+++ SUPPLIED MATERIAL
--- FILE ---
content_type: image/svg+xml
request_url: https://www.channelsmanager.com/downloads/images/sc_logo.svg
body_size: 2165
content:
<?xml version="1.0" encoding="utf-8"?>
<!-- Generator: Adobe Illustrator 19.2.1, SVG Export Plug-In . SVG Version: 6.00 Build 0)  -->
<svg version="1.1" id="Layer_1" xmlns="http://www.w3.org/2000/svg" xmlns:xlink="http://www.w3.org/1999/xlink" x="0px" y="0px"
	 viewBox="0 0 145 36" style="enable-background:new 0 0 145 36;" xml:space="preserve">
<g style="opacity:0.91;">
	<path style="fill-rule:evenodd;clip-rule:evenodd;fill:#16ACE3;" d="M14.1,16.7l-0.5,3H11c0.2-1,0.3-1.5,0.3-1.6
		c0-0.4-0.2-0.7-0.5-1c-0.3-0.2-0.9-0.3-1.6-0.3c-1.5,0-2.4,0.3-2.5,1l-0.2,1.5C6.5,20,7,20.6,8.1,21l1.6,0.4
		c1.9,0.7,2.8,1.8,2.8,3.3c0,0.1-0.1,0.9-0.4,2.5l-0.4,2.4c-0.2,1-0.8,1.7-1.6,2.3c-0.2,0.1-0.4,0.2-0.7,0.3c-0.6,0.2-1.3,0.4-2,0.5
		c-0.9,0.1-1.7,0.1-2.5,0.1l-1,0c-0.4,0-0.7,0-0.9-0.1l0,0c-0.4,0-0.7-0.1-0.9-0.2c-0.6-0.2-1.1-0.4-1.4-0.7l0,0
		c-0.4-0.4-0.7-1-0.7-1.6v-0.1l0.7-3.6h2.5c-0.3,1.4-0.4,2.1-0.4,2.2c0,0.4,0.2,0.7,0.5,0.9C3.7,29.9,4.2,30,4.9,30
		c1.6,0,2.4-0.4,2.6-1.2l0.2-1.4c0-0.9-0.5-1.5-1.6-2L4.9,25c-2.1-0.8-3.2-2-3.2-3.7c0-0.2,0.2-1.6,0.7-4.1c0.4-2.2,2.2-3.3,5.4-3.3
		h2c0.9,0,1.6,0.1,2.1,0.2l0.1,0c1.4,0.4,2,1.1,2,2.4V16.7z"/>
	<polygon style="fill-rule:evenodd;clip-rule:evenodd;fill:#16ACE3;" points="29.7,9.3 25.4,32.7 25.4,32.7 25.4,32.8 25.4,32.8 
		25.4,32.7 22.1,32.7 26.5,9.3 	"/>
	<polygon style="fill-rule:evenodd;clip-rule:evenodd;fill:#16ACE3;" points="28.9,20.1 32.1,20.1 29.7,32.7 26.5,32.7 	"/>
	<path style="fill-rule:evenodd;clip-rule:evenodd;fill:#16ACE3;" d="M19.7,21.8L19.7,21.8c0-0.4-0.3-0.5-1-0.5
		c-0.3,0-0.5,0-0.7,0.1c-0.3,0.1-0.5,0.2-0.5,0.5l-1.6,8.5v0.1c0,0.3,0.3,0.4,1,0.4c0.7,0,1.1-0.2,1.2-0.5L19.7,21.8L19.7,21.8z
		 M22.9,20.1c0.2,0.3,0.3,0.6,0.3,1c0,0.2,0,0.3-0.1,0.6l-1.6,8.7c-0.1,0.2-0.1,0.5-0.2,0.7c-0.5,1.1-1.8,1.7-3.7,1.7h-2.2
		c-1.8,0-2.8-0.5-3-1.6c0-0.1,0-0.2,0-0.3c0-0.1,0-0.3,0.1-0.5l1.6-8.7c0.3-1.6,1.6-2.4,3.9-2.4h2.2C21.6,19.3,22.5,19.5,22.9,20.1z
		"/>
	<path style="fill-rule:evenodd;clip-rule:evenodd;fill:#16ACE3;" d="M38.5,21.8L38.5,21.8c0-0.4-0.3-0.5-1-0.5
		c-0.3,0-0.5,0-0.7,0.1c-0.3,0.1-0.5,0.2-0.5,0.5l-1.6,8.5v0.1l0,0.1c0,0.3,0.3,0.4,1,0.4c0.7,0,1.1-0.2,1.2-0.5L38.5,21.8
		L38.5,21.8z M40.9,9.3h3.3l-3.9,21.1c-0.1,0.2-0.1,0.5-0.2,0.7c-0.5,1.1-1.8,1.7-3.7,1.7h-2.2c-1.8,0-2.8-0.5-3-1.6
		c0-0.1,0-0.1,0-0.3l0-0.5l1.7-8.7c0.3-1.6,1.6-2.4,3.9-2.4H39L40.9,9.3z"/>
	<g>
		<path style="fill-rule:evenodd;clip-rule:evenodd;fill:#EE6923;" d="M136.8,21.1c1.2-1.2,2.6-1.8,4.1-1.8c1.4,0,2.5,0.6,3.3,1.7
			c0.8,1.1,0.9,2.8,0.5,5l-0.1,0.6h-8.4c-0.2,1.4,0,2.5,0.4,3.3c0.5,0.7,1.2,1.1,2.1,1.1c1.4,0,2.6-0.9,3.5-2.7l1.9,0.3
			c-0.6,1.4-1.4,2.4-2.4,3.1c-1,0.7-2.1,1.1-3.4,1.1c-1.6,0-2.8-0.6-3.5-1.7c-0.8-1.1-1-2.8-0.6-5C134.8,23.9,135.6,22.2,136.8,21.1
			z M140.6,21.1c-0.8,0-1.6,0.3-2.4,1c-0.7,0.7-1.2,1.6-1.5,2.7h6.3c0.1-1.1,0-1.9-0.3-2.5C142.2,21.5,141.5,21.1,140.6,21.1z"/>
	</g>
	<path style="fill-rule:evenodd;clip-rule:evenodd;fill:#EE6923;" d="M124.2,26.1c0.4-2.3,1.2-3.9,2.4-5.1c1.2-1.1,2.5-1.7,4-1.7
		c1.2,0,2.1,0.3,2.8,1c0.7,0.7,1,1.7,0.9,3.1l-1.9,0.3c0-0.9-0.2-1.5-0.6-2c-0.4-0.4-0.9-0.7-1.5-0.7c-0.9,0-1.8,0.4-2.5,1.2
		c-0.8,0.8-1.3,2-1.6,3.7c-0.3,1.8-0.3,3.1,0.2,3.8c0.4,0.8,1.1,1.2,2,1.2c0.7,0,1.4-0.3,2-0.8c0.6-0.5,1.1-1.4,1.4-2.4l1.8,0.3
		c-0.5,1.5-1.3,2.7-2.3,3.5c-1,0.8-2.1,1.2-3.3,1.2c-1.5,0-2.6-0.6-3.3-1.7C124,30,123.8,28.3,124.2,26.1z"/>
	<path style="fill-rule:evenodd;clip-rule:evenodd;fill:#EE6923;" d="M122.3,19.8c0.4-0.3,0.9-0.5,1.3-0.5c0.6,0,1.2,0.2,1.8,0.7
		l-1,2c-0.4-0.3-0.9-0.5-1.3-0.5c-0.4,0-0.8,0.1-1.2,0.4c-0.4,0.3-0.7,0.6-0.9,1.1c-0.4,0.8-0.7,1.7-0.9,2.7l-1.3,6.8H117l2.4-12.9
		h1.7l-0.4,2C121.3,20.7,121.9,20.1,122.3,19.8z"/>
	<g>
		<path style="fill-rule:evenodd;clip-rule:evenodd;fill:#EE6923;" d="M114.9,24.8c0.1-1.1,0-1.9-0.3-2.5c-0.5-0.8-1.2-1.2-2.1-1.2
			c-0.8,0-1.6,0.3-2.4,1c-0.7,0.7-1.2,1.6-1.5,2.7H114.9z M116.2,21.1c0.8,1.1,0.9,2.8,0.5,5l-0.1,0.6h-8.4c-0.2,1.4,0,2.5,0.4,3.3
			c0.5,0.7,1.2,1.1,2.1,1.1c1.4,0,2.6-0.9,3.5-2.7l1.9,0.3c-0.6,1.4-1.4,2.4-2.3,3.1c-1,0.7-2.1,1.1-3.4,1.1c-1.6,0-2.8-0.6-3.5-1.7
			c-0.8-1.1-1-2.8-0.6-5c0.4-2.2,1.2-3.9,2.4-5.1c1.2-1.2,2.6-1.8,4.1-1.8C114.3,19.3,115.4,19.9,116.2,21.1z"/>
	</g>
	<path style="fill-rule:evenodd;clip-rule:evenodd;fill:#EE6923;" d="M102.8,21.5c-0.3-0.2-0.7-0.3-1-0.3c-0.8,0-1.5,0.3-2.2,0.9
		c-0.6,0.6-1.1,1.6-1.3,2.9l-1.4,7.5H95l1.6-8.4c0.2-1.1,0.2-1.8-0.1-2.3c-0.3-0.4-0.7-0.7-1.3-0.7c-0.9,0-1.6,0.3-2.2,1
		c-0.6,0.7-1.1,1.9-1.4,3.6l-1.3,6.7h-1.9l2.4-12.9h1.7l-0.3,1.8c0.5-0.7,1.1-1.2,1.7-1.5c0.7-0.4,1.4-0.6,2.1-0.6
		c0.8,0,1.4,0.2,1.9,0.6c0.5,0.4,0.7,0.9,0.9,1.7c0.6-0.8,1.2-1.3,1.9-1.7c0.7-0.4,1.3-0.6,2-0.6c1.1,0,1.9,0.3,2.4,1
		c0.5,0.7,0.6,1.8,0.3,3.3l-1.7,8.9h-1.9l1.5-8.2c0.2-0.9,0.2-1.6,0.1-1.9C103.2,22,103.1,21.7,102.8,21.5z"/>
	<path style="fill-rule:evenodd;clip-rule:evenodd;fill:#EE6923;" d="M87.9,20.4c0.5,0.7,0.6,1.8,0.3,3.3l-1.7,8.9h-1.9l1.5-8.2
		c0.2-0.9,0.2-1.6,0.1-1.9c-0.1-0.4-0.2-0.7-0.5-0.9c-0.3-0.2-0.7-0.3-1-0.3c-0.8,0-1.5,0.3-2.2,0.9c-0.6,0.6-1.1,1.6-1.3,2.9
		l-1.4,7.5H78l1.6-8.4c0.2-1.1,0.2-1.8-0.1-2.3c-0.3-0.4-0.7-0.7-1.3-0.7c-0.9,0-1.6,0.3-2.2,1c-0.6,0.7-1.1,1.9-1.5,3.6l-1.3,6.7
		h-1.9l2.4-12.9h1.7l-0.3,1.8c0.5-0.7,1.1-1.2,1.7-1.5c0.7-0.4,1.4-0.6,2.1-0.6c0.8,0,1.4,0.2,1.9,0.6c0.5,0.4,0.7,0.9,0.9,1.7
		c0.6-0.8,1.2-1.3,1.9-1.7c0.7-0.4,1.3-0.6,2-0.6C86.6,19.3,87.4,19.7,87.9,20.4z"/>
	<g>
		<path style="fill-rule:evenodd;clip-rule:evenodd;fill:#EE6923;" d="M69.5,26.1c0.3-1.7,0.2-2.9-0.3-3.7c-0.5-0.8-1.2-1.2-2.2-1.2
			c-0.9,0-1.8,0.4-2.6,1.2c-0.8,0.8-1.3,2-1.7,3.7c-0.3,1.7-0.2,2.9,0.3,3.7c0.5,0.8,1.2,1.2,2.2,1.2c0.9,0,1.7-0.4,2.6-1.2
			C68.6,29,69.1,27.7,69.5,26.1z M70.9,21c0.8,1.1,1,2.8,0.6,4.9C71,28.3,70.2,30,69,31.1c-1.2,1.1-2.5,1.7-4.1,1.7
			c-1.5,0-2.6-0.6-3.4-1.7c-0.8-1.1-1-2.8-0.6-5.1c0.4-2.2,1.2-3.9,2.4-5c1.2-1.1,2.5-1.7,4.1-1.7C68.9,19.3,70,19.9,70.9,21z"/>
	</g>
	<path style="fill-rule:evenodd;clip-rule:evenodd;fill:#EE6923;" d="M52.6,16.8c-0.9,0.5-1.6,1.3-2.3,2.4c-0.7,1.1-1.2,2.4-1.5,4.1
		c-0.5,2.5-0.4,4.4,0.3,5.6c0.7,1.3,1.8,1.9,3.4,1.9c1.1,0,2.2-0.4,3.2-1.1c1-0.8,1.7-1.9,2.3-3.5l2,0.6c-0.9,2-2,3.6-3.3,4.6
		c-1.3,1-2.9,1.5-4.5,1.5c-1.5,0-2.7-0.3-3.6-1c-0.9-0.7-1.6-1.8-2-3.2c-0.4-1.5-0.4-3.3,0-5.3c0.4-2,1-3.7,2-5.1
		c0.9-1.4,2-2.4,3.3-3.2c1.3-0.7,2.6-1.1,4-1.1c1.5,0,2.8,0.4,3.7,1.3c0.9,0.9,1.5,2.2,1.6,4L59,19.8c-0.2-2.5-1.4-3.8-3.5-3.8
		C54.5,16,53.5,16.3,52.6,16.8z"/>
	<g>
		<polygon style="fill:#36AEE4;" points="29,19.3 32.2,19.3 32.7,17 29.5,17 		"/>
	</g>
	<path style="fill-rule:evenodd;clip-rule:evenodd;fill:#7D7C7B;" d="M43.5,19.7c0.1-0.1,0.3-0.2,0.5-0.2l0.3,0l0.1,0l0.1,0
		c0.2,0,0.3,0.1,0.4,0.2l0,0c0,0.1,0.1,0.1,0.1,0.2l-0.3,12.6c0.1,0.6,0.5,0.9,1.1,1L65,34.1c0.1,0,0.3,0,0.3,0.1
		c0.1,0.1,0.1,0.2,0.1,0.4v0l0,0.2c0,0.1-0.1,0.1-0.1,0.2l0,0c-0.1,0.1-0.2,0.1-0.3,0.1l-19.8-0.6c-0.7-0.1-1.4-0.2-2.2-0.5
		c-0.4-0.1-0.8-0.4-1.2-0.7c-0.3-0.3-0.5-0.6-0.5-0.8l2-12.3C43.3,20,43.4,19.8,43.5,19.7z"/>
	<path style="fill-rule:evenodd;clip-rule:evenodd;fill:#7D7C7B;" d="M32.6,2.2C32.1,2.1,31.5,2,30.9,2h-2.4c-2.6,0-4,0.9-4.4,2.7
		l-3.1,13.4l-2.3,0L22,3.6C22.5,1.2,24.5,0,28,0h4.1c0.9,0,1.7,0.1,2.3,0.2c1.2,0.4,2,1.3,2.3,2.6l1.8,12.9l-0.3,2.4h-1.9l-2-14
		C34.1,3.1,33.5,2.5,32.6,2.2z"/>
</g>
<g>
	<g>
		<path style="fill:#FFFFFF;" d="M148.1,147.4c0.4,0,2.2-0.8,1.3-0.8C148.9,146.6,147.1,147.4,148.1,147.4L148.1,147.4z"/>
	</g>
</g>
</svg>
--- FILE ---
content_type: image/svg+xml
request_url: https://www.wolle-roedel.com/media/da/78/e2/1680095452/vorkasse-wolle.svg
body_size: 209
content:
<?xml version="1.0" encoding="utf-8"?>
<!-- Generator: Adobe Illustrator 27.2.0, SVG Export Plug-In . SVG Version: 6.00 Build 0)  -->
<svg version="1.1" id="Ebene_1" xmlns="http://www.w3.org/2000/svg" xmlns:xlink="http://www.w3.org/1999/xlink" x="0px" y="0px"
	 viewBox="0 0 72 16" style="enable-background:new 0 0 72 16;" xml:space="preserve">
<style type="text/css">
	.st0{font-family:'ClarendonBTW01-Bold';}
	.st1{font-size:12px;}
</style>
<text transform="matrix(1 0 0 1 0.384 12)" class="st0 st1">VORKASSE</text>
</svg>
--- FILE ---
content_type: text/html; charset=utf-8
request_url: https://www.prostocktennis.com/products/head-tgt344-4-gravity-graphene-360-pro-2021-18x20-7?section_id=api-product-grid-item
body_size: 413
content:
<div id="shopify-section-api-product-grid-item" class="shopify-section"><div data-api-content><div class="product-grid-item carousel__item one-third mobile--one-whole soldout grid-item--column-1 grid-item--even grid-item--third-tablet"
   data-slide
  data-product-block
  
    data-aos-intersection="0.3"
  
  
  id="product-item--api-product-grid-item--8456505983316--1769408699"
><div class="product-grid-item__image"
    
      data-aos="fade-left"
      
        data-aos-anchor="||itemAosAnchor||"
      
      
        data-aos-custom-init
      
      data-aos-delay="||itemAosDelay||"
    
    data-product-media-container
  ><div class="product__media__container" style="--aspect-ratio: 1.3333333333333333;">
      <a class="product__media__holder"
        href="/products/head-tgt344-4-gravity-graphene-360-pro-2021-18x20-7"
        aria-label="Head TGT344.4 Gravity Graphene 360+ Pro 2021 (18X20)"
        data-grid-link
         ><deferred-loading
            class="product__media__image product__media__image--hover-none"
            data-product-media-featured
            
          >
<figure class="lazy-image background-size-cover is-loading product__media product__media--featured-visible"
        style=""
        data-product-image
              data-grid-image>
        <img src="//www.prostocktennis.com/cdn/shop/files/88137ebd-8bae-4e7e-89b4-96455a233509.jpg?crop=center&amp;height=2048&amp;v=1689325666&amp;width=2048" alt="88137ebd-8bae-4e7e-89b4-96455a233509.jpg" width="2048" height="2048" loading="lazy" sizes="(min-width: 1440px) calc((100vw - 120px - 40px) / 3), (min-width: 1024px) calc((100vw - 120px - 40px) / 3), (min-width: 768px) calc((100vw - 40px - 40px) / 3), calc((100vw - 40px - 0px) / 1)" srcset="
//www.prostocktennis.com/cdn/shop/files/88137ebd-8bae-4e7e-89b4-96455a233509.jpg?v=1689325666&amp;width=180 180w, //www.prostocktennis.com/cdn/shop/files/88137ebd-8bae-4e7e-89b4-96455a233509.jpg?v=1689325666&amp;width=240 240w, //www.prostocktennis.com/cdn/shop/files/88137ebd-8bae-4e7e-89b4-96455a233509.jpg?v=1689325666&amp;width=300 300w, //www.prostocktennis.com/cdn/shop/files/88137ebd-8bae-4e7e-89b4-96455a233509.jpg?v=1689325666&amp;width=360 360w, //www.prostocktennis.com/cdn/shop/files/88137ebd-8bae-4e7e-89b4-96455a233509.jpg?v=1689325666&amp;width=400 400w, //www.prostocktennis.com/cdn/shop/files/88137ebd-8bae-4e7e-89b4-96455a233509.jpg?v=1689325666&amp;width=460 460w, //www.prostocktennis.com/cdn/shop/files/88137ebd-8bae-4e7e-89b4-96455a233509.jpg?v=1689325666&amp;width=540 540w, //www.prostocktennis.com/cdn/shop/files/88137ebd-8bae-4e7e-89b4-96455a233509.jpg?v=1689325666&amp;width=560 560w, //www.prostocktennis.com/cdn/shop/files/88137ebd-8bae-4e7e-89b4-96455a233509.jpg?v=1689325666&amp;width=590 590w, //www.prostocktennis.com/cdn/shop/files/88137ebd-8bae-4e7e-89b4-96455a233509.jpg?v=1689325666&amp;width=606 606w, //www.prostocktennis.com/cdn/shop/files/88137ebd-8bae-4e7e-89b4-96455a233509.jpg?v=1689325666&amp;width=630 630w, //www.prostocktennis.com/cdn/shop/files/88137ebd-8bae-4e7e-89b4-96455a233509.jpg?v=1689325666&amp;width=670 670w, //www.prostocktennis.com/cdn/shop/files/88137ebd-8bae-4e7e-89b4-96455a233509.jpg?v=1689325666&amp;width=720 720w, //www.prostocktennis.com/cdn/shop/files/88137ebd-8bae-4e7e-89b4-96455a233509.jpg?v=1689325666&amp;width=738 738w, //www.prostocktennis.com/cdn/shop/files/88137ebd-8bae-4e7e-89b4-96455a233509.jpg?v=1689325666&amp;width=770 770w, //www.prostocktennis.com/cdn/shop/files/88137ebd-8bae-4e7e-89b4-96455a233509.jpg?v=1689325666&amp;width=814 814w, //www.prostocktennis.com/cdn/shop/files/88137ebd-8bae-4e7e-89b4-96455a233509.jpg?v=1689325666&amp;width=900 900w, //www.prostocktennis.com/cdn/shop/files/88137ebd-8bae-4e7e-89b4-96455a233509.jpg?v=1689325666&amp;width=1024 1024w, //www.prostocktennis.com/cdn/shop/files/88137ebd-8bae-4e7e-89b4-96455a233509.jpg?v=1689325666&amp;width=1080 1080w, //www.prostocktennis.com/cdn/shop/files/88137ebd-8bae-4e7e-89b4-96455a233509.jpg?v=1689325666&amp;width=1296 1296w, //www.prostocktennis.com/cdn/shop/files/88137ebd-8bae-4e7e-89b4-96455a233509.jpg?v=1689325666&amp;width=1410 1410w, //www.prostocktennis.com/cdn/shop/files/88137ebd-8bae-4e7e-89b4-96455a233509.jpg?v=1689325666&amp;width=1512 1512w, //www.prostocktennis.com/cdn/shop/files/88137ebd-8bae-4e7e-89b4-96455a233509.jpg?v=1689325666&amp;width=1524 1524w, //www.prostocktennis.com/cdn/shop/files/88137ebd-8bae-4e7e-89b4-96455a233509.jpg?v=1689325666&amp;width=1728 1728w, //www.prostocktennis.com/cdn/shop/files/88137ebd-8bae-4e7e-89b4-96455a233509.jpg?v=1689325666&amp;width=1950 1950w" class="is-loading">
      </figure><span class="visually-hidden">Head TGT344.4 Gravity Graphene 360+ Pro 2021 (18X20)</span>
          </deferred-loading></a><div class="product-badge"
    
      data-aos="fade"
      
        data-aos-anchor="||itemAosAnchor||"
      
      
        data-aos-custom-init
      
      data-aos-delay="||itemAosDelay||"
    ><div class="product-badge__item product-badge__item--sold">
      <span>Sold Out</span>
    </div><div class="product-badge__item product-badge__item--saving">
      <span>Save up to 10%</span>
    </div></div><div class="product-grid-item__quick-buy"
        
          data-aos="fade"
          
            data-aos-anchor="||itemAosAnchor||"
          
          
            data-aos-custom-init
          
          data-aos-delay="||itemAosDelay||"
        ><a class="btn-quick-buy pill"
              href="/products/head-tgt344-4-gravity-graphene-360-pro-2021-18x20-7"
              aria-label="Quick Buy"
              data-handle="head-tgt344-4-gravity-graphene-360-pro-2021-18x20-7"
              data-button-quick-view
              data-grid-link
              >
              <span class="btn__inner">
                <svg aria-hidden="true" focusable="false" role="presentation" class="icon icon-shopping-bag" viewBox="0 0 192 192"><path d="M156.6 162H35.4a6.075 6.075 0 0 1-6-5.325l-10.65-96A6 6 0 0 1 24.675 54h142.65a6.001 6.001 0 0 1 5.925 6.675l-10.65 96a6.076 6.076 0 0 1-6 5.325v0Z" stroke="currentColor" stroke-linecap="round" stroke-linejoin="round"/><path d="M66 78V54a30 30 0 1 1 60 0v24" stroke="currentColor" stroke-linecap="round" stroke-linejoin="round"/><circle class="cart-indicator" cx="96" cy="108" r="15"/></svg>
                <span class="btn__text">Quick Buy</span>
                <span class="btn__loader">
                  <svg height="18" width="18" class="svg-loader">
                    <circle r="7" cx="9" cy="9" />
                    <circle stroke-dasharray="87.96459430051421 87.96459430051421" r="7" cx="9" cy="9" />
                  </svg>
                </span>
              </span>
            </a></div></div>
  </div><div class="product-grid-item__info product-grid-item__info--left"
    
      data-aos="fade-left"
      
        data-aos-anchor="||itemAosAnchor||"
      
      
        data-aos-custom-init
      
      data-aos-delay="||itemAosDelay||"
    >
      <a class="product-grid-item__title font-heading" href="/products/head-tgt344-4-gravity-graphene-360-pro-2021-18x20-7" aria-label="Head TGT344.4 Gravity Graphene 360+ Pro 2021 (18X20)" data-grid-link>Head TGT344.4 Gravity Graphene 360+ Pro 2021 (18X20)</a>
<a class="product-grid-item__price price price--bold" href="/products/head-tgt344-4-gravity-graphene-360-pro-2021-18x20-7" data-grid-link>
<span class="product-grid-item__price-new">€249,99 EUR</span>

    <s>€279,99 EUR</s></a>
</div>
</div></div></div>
++++++
Filter by the word "space": copy every line of the data that holds it.

	 viewBox="0 0 145 36" style="enable-background:new 0 0 145 36;" xml:space="preserve">
	 viewBox="0 0 72 16" style="enable-background:new 0 0 72 16;" xml:space="preserve">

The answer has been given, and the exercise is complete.